This place feels like a museum, but also like some place that holds all of our souls, as museums do, in a sense.
I’m potty about his books as well. I’ve no idea how he does it but his work is shot through with this incredibly potent symbolism that actually works outside of language. Many symbols seem to depend on language to work. They refer to a history that depends on literature to stand up. Kiefer utilises something that flourishes outside of that. It may sound a bit contrary but for this project to work I think I need to discover a way of achieving a similar effect; a sense of language adding up to more than the sum of its parts.
Tillmans did a retrospective at the old Tate a few years ago called ‘If one thing matters, everything matters’. It’s almost relevant to my project by dint of the title alone. There are quite a few things I like about these pictures. I particularly like the fact that his friends Alex and Lutz keep on cropping up. There’s a lovely sense of their having lived together a lot, and that being illustrated through the passing years. This is built up with some of the most banal photographs you might care to see, but also with some pictures that catch me off guard. His two friends fighting on the beach, for example. I like them already. There’s none of the grandness of the Kiefers either.
For the record, here’s a picture of one of his shows. Just to demonstrate how he exhibits his work.
I think these photographs pretty much speak for themselves. They’ve got that world buzzing by in all its vastness thing. They might be seen as aspiring to the grail of ‘allness’ but judged by that metre they, like anything else, will never do the job. You just end up looking at it saying ‘Crikey, that’s big! And there’s lots of it/them!’ It points us strongly in the direction of all though. That’s what I like. In stretching to comprehend the bigness in front of me, I stretch to comprehend the bigness of all things.
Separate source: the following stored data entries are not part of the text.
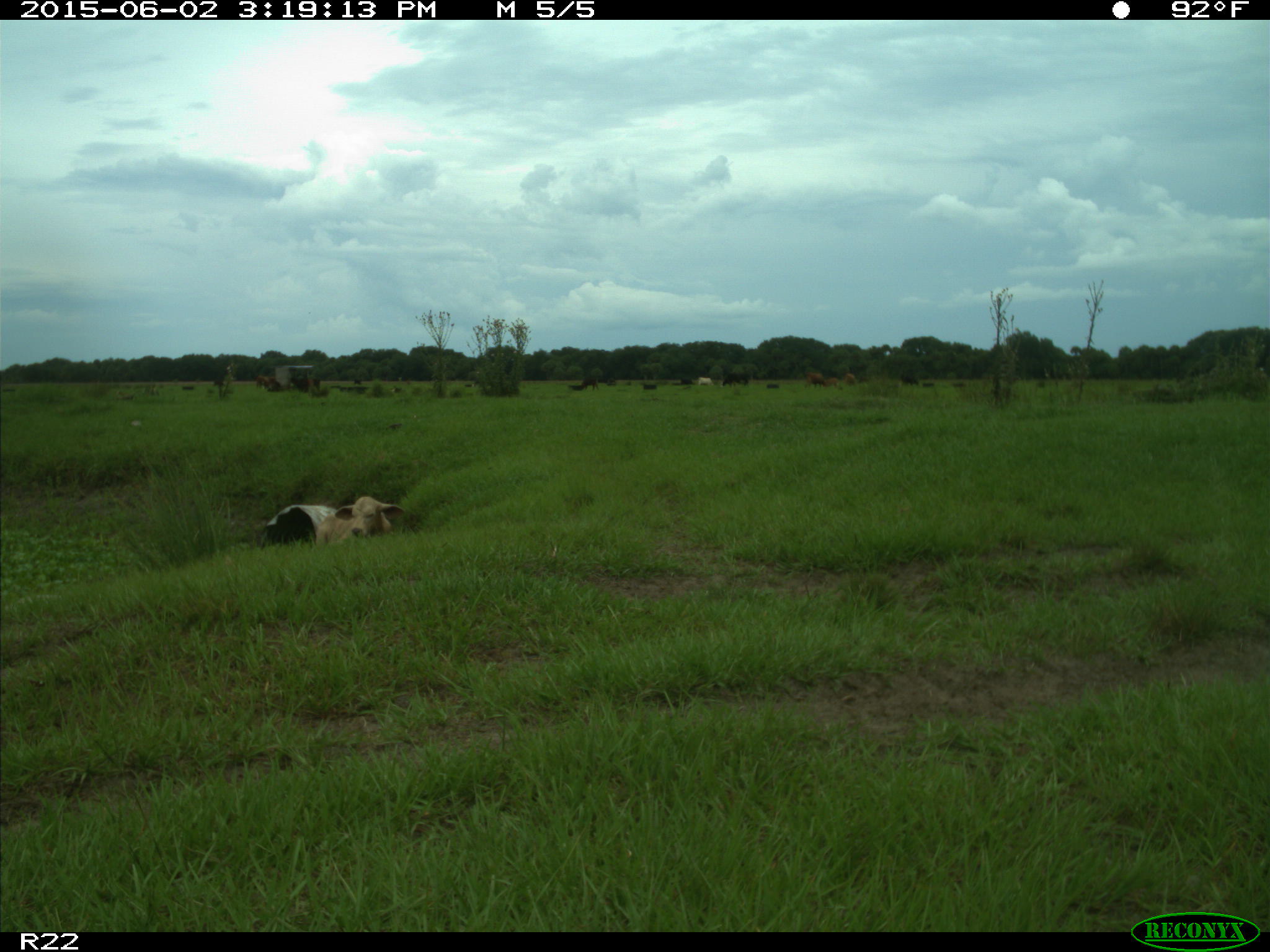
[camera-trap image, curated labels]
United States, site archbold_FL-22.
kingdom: Animalia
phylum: Chordata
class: Mammalia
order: Artiodactyla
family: Bovidae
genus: Bos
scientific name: Bos taurus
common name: domestic cow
The cityscapes are stunning and the deserts are fairly amazing too. The city pictures tap into that ‘usness’ again, which (for reasons I have every intention of explaining later) I think is important. And the deserts provide a strong counterfoil to that.
I’m interested in the simplicity of form in his work. He has really straightforward, and slightly overwhelming modes of presentation. It makes for a mesmerising effect. Here’s a link to the Centre Pompidou website, featuring an artistic biography.
He’s used other objects as well as photographs. Most of them seem to be used to reprersent death, or the lives of the people who owned the objects.